Shuriken School is an animated television series that first aired on August 20, 2006. It was produced by Xilam Animation and Zinkia Entertainment (known for producing Pocoyo) in association with France 3 and Jetix Europe.

==Characters==
===Main===
- Eizan Kaburagi (voiced by Nathan Kress) is a 10-year-old ninja student of Shuriken. Eizan is intelligent, hardworking, and eager to learn. His dream since childhood is to become a ninja. It is hinted that he has a crush on Okuni and also has a rivalry with Naginata. His weapon is a green plastic ruler. He is also clumsy as shown in the episode "Phantom of the Kabuki".
- Okuni Dohan (voiced by Jessica DiCicco) is a 11-year-old ninja student of Shuriken, and the only female member of the main group, also the most studious of them. She frequently cites examples from important lessons, and possesses great deductive skills and origami talent, and her weapon is a jump rope. She also has quite a short fuse, and has a crush on Eizan. There is a rivalry between Okuni and the Kimura Twins from Katana.
- Jimmy B (voiced by Kimberly Brooks) is an 11-year-old ninja student of Shuriken. Jimmy comes from a comfortable New York family, but spent his time with his rap gang, developing a real talent for break-dancing. His parents sent him to Tokirohama to stay with his aunt and uncle. Before coming to Shuriken, he went to Katana School, but was expelled after a week. His weapon is a skateboard.
- Nobunaga (voiced by Brooks): He comes from a long line of skilled sumo wrestlers, and dresses accordingly. He is fairly well respected among his peers, and his size and strength make him a formidable opponent. He appears as a fat boy with a large belly spilling over his mawashi. His girth makes him slow, but he trained to be agile enough to keep up with his peers. He was named after the Sengoku warlord, Oda Nobunaga.
- Tetsuo Matsura (voiced by Charlie Adler): A bitter second-year student who looks down on all freshmen with disdain. He is a powerful and skilled ninja, but his anger keeps him from advancing further. This, combined with his great height, may mean that he has been held back for an unspecified amount of time. Constantly following him is his mindless lackey, Yota. He may be named after Tetsuo Shima from Akira.
- Yota Sugimura (voiced by Jessica DiCicco): Tetsuo's very short and ever-present lackey, following him about like a remora follows a shark. He has little personality of his own, often inheriting the personality of the person he is with. He is extremely clumsy, but ironically is good at sneaking.

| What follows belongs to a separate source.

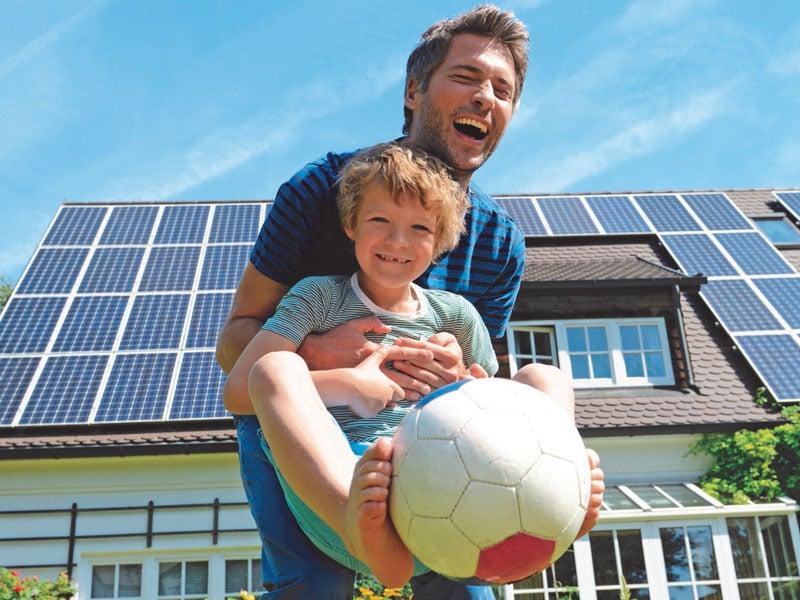 votre installation solaire photovoltaïque en toute sérénité avec SEIC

- Ami Saeki (voiced by Jessica DiCicco): A blonde young girl with long hair who wears a sailor fuku-type uniform and a red bow on the back of her head. She is very vain, constantly obsessing over her appearance. However, her pampered looks conceal a great aptitude for disguise and deception. She has a crush on Jimmy B. which is implied in the episode, "Flip Flops of Fury". Daisuke seems to like her quite a lot; however, she does not return the feeling (though she did kiss him once in "Phantom of the Kabuki"). She was initially one of the students selected to go to the cheerleading school, but she gave her ticket to Okuni. She bears a resemblance to Minako Aino, and her first name may derive from Ami Mizuno, both from the Sailor Moon franchise.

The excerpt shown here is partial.